Translations for the food and drink sector

In many countries across the world, and none more so than Italy, the food and drink sector is a money-spinning business that offers genuine mass market opportunities. This can be seen in the proliferation of cooking magazines, recipe books and other types of digital publications (applications for smartphones and tablets, websites, food blogs and e-books). As the texts of these documents can be targeted at both industry experts and a more general audience of enthusiasts, the translators that specialise in this sector must be able to switch comfortably between technical terminology and mass communication. Landoor has provided translation and localisation services in the food writing sector for decades, ranging from specialist translations of recipes to the adaptation of restaurant menus into foreign languages – two tasks that are more complex than they may appear.

 Translations of recipes

Translating recipe books is not just a case of transposing descriptions and instructions for cooking and baking enthusiasts into another language but a genuine exercise in localisation which must take account of the type of publication and the type of reader/user, adjusting the linguistic register as appropriate. Other common problems that emerge in the translation of cookbooks include:

  • The difficulty of clearly and concisely communicating every step of the recipe using clear and precise terminology relating to utensils and the preparation of the ingredients;
  • Cultural differences in the measurement of the ingredients: for example, while in continental Europe and many other parts of the world quantities are expressed in weight, in English-speaking countries they are described in volume using a system of standard measurements (cup, half a cup, quarter of a cup, tablespoon, teaspoon, etc.). A good translator will get hold of precise tables for the correct conversion of weights to volumes or vice versa (in fact, the quantities expressed in weight can change considerably depending on whether the food is dry or fresh, in liquid or in powder form);
  • Temperatures measured in Fahrenheit as opposed to Celsius, and vice versa.

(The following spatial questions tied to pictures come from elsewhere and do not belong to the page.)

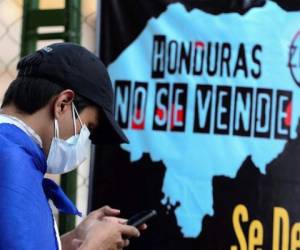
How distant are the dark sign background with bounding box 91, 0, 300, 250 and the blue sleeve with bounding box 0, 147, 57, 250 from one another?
0.91 metres

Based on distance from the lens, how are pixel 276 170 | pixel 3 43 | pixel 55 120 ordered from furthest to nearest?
pixel 3 43 < pixel 276 170 < pixel 55 120

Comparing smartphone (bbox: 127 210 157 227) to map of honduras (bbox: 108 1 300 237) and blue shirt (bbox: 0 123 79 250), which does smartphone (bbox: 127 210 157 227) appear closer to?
blue shirt (bbox: 0 123 79 250)

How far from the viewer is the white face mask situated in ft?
3.63

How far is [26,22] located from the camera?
194 cm

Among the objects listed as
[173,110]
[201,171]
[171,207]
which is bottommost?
[171,207]

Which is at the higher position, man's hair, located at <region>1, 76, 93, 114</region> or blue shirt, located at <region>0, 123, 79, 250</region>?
man's hair, located at <region>1, 76, 93, 114</region>

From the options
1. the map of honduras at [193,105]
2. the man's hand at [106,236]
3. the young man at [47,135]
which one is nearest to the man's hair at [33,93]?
the young man at [47,135]

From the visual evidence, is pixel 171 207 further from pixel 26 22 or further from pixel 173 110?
pixel 26 22

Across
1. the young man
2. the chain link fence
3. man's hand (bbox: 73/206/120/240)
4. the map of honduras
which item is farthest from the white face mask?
the chain link fence

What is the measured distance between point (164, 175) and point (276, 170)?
1.13 ft

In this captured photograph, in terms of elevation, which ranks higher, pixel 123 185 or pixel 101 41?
pixel 101 41

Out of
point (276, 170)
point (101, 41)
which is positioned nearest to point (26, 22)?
point (101, 41)

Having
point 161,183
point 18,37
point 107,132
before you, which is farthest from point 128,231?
point 18,37

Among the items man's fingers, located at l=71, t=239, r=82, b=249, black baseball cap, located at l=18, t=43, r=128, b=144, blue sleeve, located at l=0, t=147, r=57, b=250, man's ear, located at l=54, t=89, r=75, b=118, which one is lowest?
man's fingers, located at l=71, t=239, r=82, b=249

In all cases it will be essential to be able to call on the consultancy of a chef or expert pastry chef in order to make a few little but important adjustments to the numbers, rounding them up or down into whole numbers rather than decimals without compromising the results of the recipe. Translating books of recipes from different cultures to ours (Asian cooking, for example) can also be quite challenging: in this case, if the publisher agrees, it could be a good idea to suggest other ingredients with which to substitute those ethnic ingredients that are difficult to find here. Also in this case, only those that work in the culinary sector are able to provide the translator with valid support. Landoor manages all of these aspects thanks to its specialist mother tongue translators and revisers and completes the process also by taking care of the editorial aspect of culinary texts, for example by translating photo captions, subtitling, dubbing or providing voiceovers for video recipes and, last but not least, managing the graphical spaces of printed works by cutting and filling in areas as appropriate.